Dang... he is just plain GORGEOUS!!! and you do a FABULOUS job grooming him!!


----------



## outwest (May 1, 2011)

I dredged up this thread because Jazzy got his Poodleit collar today. The thing is MASSIVE! I wanted to see some others. I had no idea they were so wide. How can I walk this dog with this huge thing on his neck! :ahhhhh: LOL

[off in search of more pictures]


----------



## schnauzerpoodle (Apr 21, 2010)

I can take Nickel out for a walk on the PoodleIt collar without any problem. Well, only to areas with no pigeons :amen:


----------



## outwest (May 1, 2011)

Nickels poodlit collar is great! Maybe I should look into a narrower one, but they are $$ (now I know why).  Maybe I am not used to it. I can see how it would keep his hair from getting shredded plus it has the chain so is practical, too.  Anybody else have pictures of theirs?


----------



## Ms Stella (Aug 16, 2010)

outwest said:


> Nickels poodlit collar is great! Maybe I should look into a narrower one, but they are $$ (now I know why).  Maybe I am not used to it. I can see how it would keep his hair from getting shredded plus it has the chain so is practical, too.  Anybody else have pictures of theirs?

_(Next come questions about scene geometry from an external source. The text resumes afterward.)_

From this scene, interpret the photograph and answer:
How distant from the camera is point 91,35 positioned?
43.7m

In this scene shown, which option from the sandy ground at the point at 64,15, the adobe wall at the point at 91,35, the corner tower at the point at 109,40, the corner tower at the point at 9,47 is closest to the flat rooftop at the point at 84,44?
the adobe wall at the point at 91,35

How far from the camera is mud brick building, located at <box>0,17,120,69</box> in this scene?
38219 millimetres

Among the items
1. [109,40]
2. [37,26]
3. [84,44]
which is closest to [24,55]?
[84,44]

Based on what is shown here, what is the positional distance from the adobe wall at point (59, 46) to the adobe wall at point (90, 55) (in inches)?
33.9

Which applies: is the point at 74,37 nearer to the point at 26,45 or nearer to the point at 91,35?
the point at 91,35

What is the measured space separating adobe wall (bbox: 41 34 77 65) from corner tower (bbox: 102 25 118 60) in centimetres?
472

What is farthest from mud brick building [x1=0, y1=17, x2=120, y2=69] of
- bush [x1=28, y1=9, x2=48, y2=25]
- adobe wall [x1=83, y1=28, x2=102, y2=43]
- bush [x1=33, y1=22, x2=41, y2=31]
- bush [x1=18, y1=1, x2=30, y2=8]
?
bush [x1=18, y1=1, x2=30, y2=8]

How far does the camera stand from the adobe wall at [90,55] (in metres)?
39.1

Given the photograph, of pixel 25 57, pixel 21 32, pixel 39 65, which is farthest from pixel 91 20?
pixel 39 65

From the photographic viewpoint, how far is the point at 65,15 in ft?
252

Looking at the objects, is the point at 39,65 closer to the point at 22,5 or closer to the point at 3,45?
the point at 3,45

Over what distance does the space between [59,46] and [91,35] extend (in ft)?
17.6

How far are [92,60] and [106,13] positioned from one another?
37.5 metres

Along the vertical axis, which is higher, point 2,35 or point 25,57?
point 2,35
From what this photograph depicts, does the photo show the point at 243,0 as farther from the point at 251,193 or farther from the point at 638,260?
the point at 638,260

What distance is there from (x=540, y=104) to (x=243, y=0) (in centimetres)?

I think you are just not use to it..lol I believe they are all the same size..


----------



## schnauzerpoodle (Apr 21, 2010)

Or maybe Nickel has a long neck?  But yes, it does help protecting the neck hair when he's in a longer trim.


----------



## MollyMuiMa (Oct 13, 2012)

WOW! just WOW!


----------



## outwest (May 1, 2011)

Jazz' neck could be longer, that was one of the points in his evaluation yesterday, but his neck isn't too short and he holds his head straight up. Maybe that's why it looks so wide. It looks the same on his neck as spoospirits dogs does. Nickels looks a lot smaller because he's a mini, I imagine. I found more pictures. They are all like that.


----------



## ABGG (Jan 27, 2013)

That is exactly the way my dog stretches!!!!!!!!!!!!!
SO FUNNY!!!!!!!!!!!!!!!!!!!!!!!!!!!!!!!!!!!!!!!!!!!!!!!!!!!!!!!:act-up:


----------



## kcp1227 (Jan 25, 2013)

Beautiful!!! 

What is the purpose of a Poodlit collar?


----------